THE LIFE Esidemeni tragedy, which left 144 state mental health patients dead, will be the subject of an essay and art competition held by the Wits Student Bioethics Society (WSBS) ahead of the Faculty of Health Science’s annual ethic symposium in March.

The competition opened for entries on February 1 and will close on March 1. The art competition is open for registered students from all faculties, however, the essay competition is only open to faculty of health sciences students.

WINNING ART: The 2017 first place art piece entitled The Quakes by Allyson Smith. Photo: Provided

Every year the competition is run in the month preceding the Undergraduate Ethics Alive Symposium on March 14 at the Wits Medical School. The competition was started with the purpose of getting students interested and engaged with issues of bioethics leading up to the symposium.
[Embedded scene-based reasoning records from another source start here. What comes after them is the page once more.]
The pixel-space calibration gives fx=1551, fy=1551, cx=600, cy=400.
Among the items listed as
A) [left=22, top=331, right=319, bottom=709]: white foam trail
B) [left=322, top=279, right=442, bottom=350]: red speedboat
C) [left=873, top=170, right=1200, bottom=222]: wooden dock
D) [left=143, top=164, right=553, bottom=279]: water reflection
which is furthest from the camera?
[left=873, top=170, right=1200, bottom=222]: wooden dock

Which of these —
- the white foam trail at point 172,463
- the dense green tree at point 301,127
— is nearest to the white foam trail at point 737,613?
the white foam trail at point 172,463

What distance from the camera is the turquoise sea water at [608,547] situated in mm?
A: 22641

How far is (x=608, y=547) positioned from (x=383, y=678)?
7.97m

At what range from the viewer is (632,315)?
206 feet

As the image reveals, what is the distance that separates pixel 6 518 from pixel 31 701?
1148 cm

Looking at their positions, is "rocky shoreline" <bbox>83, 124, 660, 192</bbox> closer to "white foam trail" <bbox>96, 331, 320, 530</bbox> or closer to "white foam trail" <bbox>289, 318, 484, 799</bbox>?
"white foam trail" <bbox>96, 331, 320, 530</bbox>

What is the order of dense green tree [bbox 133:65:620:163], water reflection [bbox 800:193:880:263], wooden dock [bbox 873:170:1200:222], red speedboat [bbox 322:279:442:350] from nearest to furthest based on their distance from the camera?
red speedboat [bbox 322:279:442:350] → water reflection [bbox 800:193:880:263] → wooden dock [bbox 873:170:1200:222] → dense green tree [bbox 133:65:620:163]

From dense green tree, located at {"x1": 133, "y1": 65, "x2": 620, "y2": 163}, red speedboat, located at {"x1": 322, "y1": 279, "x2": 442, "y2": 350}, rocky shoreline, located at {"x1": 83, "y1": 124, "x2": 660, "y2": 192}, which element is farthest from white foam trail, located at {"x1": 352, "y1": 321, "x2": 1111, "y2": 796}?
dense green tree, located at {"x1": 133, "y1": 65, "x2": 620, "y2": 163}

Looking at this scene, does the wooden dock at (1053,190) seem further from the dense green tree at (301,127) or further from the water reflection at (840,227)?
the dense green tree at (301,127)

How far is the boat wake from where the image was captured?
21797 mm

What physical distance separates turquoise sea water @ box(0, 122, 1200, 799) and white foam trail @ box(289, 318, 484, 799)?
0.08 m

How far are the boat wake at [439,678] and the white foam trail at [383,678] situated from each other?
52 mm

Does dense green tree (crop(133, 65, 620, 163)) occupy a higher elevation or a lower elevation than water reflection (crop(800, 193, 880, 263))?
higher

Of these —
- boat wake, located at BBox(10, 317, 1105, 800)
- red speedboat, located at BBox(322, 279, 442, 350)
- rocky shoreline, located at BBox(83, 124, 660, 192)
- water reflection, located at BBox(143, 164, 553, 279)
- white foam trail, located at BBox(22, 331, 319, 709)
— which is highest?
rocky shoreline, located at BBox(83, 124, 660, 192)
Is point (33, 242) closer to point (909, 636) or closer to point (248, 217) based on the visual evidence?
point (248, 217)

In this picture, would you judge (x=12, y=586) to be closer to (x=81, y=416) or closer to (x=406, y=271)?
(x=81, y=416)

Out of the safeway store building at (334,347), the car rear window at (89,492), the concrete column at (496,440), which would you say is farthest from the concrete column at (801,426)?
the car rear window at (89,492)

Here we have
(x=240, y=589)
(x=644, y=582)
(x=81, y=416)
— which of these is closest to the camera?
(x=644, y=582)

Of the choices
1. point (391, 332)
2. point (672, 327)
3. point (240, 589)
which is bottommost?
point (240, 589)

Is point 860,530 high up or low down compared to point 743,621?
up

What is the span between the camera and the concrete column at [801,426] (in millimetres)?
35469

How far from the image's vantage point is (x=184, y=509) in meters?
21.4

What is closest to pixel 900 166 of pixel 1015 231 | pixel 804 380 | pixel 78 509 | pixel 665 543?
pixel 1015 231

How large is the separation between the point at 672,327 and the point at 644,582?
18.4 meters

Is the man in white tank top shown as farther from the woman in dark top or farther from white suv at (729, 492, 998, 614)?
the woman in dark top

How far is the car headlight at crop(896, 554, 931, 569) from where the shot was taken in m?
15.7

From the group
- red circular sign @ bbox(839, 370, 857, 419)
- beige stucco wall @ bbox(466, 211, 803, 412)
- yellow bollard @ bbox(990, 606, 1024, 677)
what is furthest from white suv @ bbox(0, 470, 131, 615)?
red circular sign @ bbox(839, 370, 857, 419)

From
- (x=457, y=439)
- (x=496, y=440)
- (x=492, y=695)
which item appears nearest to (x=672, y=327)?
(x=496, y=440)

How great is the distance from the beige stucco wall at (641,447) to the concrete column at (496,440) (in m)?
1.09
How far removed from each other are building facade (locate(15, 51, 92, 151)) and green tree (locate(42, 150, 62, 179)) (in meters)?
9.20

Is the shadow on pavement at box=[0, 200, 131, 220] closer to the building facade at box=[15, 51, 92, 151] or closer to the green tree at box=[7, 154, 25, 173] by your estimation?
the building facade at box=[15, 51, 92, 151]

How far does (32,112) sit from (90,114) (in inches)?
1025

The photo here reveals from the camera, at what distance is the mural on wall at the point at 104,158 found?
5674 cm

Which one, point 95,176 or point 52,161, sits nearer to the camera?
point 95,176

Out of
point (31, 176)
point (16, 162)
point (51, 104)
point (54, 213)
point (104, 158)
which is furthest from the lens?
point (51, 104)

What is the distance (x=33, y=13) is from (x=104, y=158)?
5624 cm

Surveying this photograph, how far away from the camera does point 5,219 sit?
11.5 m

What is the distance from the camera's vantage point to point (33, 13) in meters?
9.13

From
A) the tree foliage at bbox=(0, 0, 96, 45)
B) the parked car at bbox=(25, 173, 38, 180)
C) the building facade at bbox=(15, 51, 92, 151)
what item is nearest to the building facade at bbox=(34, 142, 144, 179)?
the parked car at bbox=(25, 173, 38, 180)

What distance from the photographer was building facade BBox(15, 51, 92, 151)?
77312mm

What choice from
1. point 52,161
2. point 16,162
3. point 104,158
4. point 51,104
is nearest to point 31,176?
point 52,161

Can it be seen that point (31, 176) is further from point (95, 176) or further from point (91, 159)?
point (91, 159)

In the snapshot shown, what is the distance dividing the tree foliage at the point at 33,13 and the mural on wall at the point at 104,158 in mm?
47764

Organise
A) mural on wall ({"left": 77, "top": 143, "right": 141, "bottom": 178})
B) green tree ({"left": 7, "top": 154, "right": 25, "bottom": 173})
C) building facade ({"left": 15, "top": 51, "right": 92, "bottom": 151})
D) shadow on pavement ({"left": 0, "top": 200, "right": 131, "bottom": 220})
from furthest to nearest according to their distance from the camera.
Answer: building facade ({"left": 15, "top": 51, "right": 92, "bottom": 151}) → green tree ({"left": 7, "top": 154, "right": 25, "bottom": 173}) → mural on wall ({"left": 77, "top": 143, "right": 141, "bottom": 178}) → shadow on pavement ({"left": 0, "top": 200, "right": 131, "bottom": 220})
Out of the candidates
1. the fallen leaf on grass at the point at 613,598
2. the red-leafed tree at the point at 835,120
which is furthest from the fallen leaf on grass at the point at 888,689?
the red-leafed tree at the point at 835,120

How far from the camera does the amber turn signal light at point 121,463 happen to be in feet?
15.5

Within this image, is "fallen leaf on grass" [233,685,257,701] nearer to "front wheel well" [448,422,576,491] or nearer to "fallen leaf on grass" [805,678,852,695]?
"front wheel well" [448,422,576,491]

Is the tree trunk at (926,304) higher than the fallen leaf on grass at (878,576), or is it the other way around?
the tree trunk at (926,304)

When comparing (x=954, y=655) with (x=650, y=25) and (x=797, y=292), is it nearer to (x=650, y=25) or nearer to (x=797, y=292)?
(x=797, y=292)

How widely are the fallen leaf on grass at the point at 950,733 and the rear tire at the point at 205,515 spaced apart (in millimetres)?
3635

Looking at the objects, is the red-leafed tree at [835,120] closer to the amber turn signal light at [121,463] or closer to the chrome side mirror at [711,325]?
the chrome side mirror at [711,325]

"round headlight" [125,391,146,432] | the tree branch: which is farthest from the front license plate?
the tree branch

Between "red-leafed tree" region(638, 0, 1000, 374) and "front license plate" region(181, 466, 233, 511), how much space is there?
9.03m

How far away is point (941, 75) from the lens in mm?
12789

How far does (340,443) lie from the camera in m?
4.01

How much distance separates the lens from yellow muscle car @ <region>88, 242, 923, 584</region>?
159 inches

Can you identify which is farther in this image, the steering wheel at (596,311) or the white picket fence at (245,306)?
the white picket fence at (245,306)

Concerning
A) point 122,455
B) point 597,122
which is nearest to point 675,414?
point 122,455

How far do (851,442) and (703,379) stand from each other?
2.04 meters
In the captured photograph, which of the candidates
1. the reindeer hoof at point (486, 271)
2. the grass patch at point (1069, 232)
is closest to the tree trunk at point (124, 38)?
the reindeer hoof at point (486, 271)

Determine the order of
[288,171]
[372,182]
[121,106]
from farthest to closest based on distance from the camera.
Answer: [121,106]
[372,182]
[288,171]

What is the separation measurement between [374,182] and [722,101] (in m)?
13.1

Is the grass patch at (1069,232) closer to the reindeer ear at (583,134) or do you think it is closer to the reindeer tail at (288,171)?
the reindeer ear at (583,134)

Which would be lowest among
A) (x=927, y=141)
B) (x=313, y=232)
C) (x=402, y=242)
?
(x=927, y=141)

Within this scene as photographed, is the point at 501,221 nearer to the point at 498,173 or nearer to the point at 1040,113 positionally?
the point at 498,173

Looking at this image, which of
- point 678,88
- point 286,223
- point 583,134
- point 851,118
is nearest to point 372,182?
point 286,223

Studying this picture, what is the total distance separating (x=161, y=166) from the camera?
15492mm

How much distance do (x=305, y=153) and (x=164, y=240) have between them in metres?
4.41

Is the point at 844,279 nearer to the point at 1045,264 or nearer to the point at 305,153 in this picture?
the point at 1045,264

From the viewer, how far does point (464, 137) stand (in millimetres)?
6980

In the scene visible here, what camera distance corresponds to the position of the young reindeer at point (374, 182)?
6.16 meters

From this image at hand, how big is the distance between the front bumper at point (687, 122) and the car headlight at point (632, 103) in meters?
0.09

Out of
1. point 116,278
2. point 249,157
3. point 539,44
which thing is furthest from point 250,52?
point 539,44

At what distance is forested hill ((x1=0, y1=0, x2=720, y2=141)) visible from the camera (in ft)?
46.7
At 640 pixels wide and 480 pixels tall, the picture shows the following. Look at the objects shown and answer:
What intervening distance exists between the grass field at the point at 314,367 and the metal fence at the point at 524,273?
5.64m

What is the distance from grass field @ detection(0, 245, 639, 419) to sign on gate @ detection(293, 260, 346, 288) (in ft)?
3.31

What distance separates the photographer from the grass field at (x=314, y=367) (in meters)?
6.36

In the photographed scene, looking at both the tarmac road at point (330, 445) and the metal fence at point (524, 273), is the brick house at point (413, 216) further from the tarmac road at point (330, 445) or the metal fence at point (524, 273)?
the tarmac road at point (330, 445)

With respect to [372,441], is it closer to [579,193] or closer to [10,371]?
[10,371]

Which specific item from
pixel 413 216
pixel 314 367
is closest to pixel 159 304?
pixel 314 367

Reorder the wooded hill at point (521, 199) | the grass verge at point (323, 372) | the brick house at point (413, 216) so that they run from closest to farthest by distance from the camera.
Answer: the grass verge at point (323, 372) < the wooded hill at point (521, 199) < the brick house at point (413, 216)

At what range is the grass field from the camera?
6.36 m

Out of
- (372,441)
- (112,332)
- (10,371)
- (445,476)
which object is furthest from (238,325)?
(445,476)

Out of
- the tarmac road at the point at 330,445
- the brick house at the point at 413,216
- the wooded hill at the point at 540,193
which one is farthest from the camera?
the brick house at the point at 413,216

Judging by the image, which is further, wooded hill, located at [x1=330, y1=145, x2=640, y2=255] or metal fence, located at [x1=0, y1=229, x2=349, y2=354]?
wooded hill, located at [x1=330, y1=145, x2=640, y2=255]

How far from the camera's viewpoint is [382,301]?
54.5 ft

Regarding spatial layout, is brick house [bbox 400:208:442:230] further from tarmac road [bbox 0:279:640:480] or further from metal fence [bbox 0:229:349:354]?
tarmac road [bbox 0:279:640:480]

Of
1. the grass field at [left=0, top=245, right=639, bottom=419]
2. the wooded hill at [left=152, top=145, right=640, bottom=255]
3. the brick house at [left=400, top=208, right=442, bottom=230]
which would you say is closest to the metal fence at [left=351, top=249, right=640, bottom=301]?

The topic for the symposium focuses around the Life Esidimeni with the essay and art competition aiming to bring health science students together to examine their roles as advocates for the rights of patients.
WSBS chairperson and fourth year MBBCh student Rubina Valodia said the competition aims to inform students about the Life Esidimeni tragedy where mental patients in the care of the Gauteng province were handed over to NGO’s who were unable to care for them properly. At least 144 of the patients died.

“The negligence and incompetence that led to the Life Esidimeni tragedy was preventable, yet it caused the deaths of over 140 patients. The WSBS wants to examine the role that students can play to prevent something similar happening in the future,” she said.

The 2017 winner of the art competition and fourth year BSc physiotherapy student, Allyson Smith, said that she entered the competition last year as it was “a great way to merge my love for art as well as my passion for physio and health sciences as a whole.”

“It encourages students to have conversations about their role in how we are moving forward in health sciences. It encourages us to analyse and critically think about how we are going to evolve,” said Smith.

The winning essay writer will win R5000 and the essay will be published in the South African Journal of Bioethics and Law, the art competition winner will receive R1000. The prizes for the competition are sponsored by the Medical Protection Society.